Eco-networks are paying the CAC in ever-higher percentages of social currency instead of in euros. The CAC’s economy is organised around a circular cash flow circuit in euros. Suppliers may nonetheless pay in variable ratios of social currency and euros as a means of facilitating access to the European currency – which is needed to cover expenses such as rents, petrol, etc. – without the need to abandon the alternative financial system.
One of the founders of the CIC, which has been partially replicated in many other Spanish communities, was Enric Duran, a Catalan activist known for having organised a civil disobedience protest against the banking system. He took out loans of up to a half a million euros from 17 banks and distributed the funds to social movements a year before the CIC and the eco-networks were launched. Today his whereabouts are unknown, as he is wanted by the authorities for his actions. He was also the main driving force, albeit whilst in hiding, behind the FairCoop initiative.
The FairCoop cooperative system
In 2015, members of the CIC, the P2P Foundation and groups of hacker activists joined forces to create FairCoop, an alternative cooperative banking network which elevated some of the ideas and work of integral cooperatives to the world stage. It includes the use of P2P currencies such as FairCoin, which is similar to Bitcoin but more geared towards social and cooperative use.
FairCoop offers organisational and legal support to alter-capitalist initiatives by means of an open cooperative which is self-organised via the internet and uses certain legal and fiscal mechanisms to operate outside state financial and taxation control. It lowers the taxes on exchanges between members and distributes the financial resources created through these tax savings to projects.
Grass-roots and counter-culture movements that work in a self-managed and associative way – in addition to immigrants, refugees, precarious workers and cooperatives – can use the services of FairCoop to reduce their tax and administrative expenses, create bank accounts to receive external payments or pay suppliers and customers, manage projects outside the control of the financial system, organise tax disobedience actions and receive legal protection in the event of personal insolvency without the risk of having their accounts blocked.

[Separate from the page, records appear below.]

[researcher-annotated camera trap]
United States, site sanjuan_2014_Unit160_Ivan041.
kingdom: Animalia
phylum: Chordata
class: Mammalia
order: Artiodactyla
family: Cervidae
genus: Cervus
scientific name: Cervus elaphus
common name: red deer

Freedom Coop is the legal tool available at European level that the projects linked to FairCoop can use to organise their legal and financial activities without the need to be registered in each country. It is also used by other projects founded by the same organisation such as FairCoin, FairMarket (an online marketplace that unites hundreds of members from around the world and provides access to many products), CoopFunding, FairSavings, CoopShares and FairCredit.

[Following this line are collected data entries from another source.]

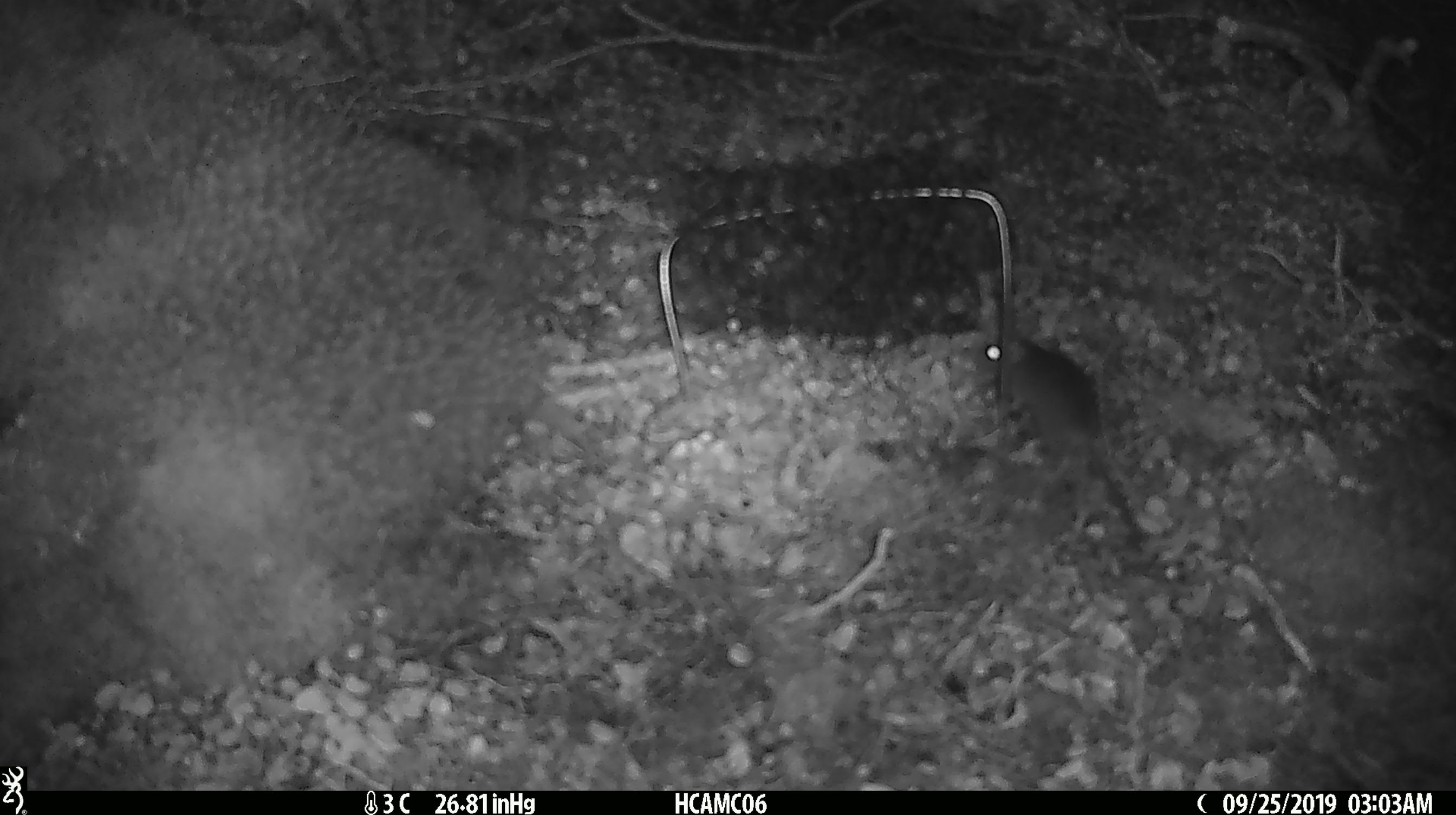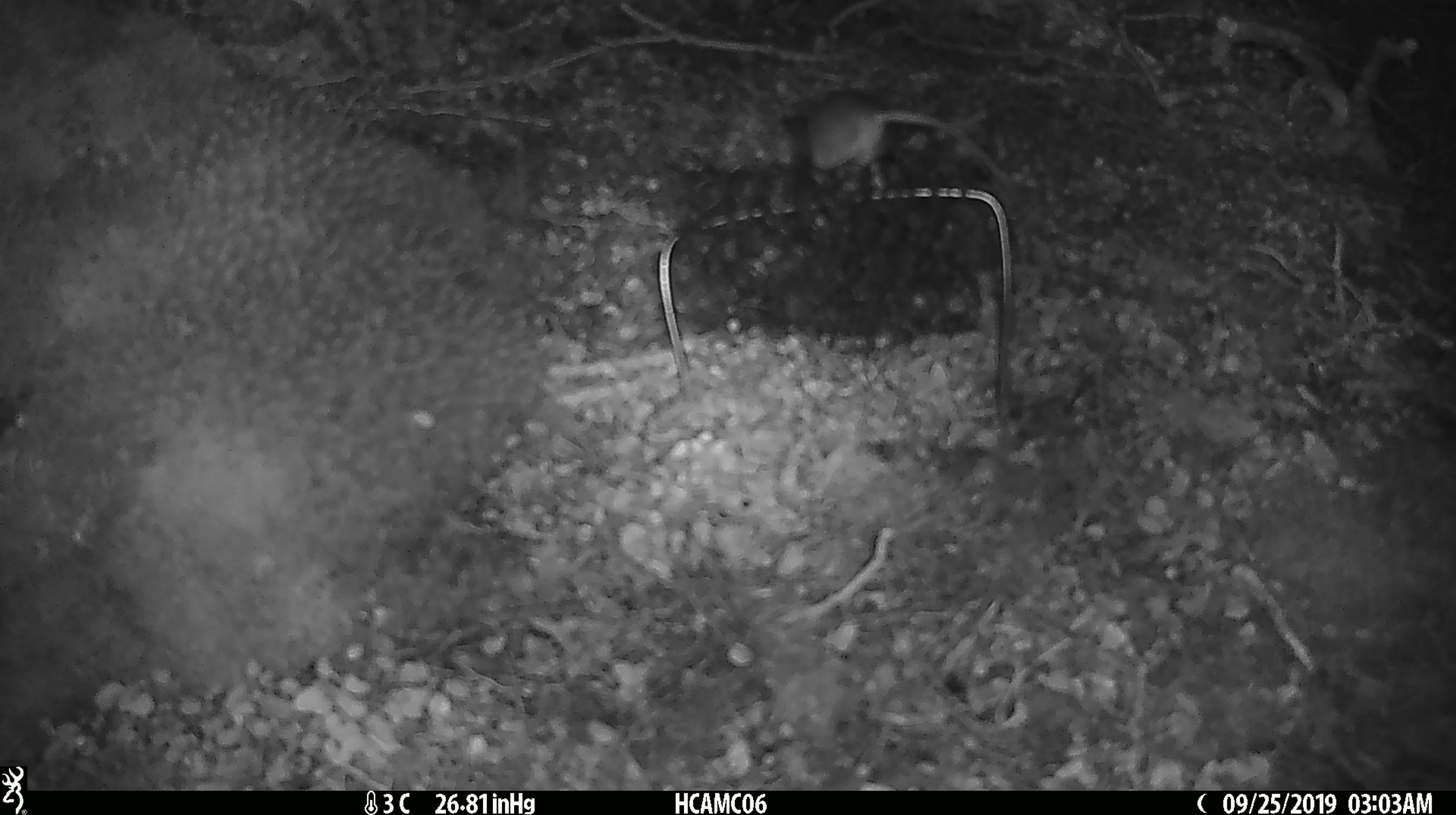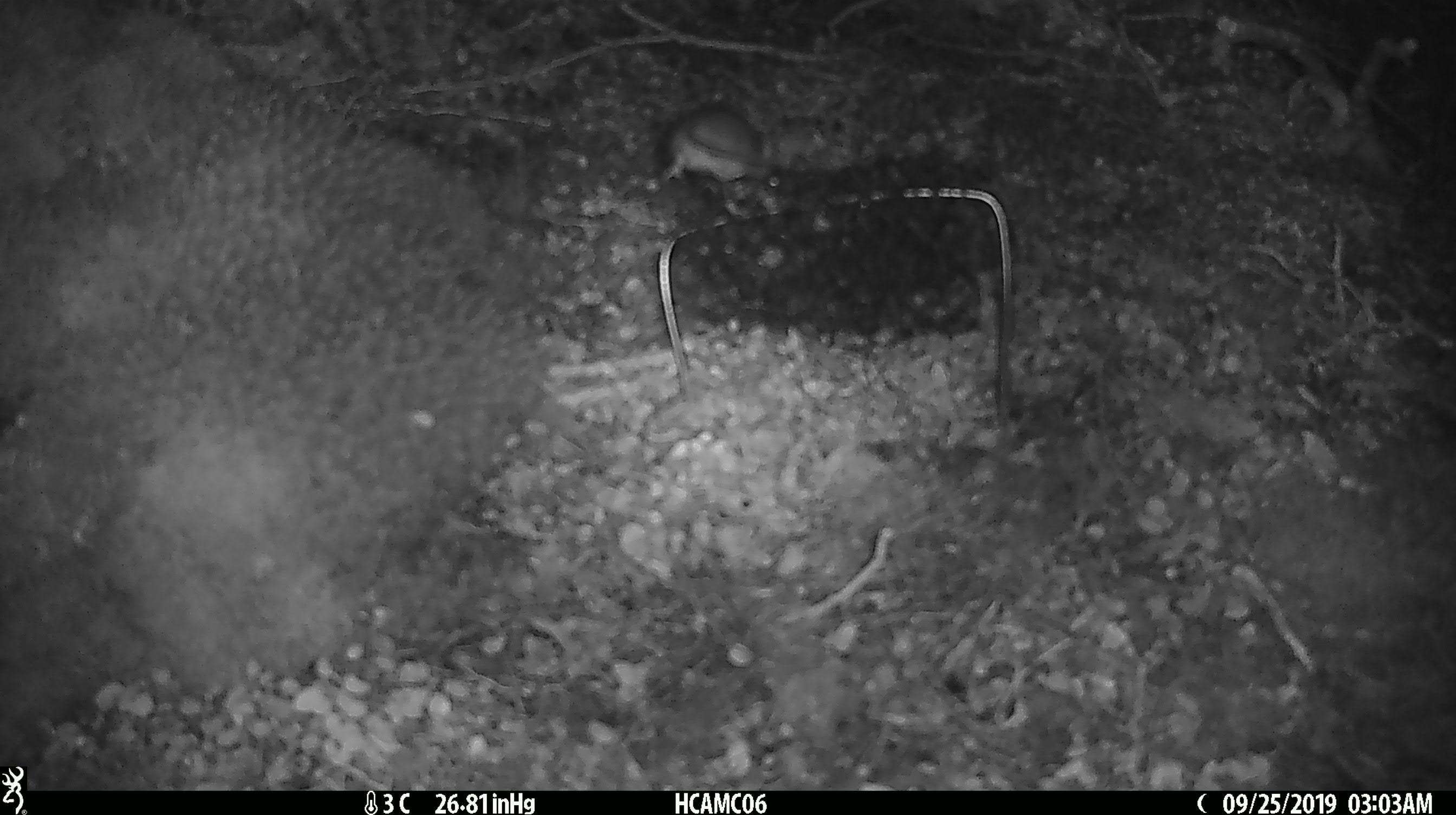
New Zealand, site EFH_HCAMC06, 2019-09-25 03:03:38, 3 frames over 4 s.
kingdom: Animalia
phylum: Chordata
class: Mammalia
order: Rodentia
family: Muridae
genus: Mus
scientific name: Mus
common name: mouse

As in the case of Bitcoin, FairCoin is possible thanks to Blockchain, a new tool which analysts such as Don Tapscott say will lead the next internet revolution. It allows for the complete decentralisation of our societies – with total security regarding the registration of accounts, votes, etc. – to make them more democratic. Hervé Falciani publicly declared his support for FairCoin and applauded the fact that social P2P currencies are one of the few ways of escaping the power of the economic elite in our societies.